Back to the garden! Baron Wolman dusts down his unseen images of Woodstock

It’s hard to imagine, at this late date, that there’s much new to learn about the first Woodstock festival. Nevertheless baron Wolman, Rolling Stone’s first chief photographer, has just published a tranche of his Woodstock pictures that have never previously appeared in print. As our spread shows, they often provide a human, intimate perspective on a seismic countercultural event, an understanding that the real action mostly took place some miles from the stage.

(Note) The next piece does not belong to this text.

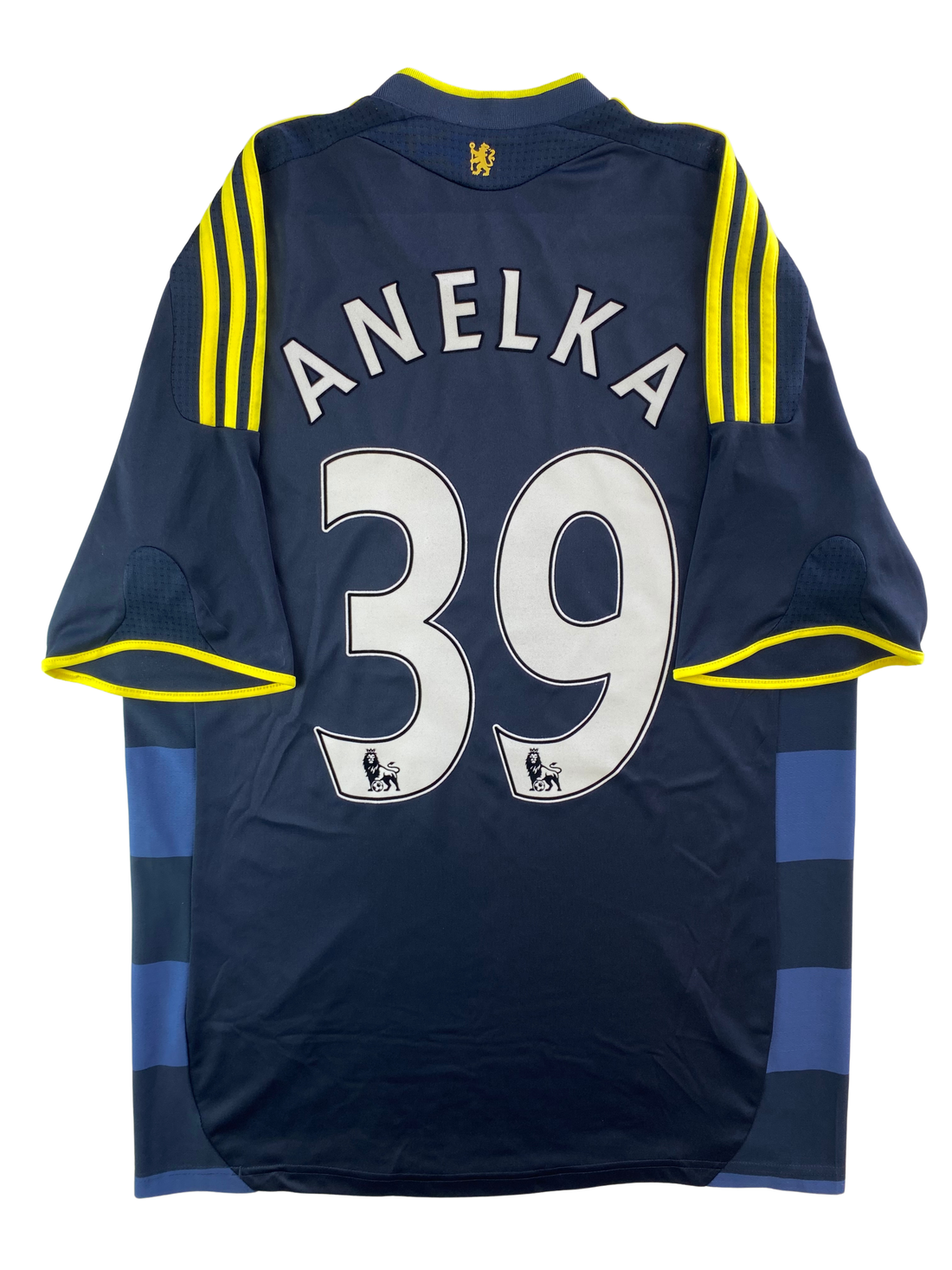 Nicolas Anelka Chelsea 09/10 - L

   “By this time I was kind of bored with shooting the bands onstage,” the eminent Wolman says in Woodstock, “because that’s all I had been doing in San Francisco for years up to that point… I always considered myself a photojournalist rather than strictly a music photographer, which is why I focused mainly on the people and culture of community that weekend. Keep in mind that there had never been a crowd like this before, and the music felt less interesting to me than what appeared to be a tribal gathering of sorts.”
   Wolman’s recollections can be understandably romantic, but they’re often usefully underpinned by the images rediscovered from the 20 or so rolls he shot over the festival’s duration. So he can mention that “Everyone getting naked and swimming together so freely without inhibition is an important part of the Woodstock mythology”. But also include a photo [bottom left] that gently suggests the bathing party might have repercussions. “No soaping, shitting, pissing, swimming etc in the drinking water or you might come down with the shits…”
   As the festival progresses, of course, you can measure the impact of the elements on Wolman’s increasingly mud-encrusted subjects. A rare trip backstage, though, captures The Band’s Robbie Robertson and Rick Danko protecting their pioneer threads with sensible plastic macs. As Wolman proves time and again in his images, the enduring myths of Woodstock remain potent – and so do some more nuanced realities.